Le plus fascinant dans tout cela est que, contrairement à ses prédécesseurs, le président américain actuel n’a jamais une seule fois hésité à lâcher les dictateurs fondamentalement mis à mal par leurs peuples, même quand il s’agissait d’alliés de longue date de l’Amérique comme Hosni Moubarak, qui servit longtemps d’homme tampon entre le monde arabe et Israël, ou de dictateurs comme Ali Abdullah Saleh, à qui les Etats-Unis s’étaient alliés pour faciliter leur lutte contre Al-Qaeda dans la péninsule arabique.

Pour nous, peuples d’Afrique en attente de nos “printemps nègres”, il y a comme un écho assourdissant qui ne cesse de nous référer aux discours du président américain vis-à-vis des Africains, notamment de la jeunesse, à qui il n’a cessé de demander de lui MONTRER qu’ils veulent VRAIMENT se défaire de leurs dictateurs et l’Amérique sera à leurs côtés.

Les courageux peuples arabes qui, en Libye, en Tunisie, en Egypte, au Yémen et, probablement, prochainement en Syrie, ont mis à mal leurs despotes, semblent avoir su décrypter l’écho du message du président américain, à qui ils ont montré, en se déversant par millions dans les rues, qu’ils voulaient VRAIMENT se défaire de leurs despotes. Et Obama, à chaque fois que l’insurrection des peuples s’était montrée irréversible, n’a pas manqué d’être à leurs côtés comme promis en déclarant justement ces leaders illégitimes et, donc, indignes de diriger leurs peuples. On sait généralement les conséquences qu’ont eu ces phrases fatidiques du président américain sur la survie des dictateurs ainsi lâchés.

Pour le moment, les peuples d’Afrique noire semblent hésitants, malgré des contextes électoraux propices à des “printemps nègres”, notamment dans des pays comme la RDC et le Gabon où des élections frauduleuses ont récemment été organisées. Pourquoi?

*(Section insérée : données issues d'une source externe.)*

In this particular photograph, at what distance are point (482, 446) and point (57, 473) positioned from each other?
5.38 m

Manque de leadership? Manque de courage? Manque de stratégie et de détermination de la part des oppositions africaines? La question reste posée.

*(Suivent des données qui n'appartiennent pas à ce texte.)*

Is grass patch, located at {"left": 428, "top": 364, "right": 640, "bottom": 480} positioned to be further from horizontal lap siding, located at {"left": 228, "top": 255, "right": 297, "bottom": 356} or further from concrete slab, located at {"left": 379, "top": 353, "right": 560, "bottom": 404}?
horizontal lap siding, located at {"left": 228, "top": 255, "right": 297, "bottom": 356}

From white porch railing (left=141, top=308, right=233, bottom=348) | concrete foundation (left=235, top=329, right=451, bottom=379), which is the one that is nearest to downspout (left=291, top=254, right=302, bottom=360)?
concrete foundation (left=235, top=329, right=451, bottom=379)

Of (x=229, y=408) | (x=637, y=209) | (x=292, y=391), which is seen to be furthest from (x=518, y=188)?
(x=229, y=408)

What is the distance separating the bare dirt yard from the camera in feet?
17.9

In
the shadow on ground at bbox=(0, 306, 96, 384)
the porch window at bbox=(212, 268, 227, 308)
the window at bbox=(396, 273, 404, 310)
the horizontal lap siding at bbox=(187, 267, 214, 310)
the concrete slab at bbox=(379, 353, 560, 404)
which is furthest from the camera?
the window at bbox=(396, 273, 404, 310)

Il n’en demeure pas moins que les signes du temps ne trompent pas. Que les peuples qui veulent VRAIMENT se défaire de leurs dictateurs le MONTRENT. Tout simplement. C’est cela le message d’Obama aux Africains. L’Amérique ne viendra pas les libérer de leurs dictateurs à leur place. Mais à chaque fois qu’ils MONTRERONT VRAIMENT qu’ils ne veulent plus de leurs dictateurs, à chaque fois qu’ils MONTRERONT une DETERMINATION irréversible dans les rues et par des moyens insurrectionnels divers, même armés comme en Libye ou en Syrie, Barack Obama sera à leurs côtés pour dire aux dictateurs qu’ils ont perdu toute légitimité pour diriger leurs pays, et qu’ils doivent partir.

Dr. Daniel Mengara
Président du mouvement “Bongo Doit Partir”
http://www.bdpgabon.org

Article remis à jour le 26 décembre 2011, 11h30 (Matin, heure de New York).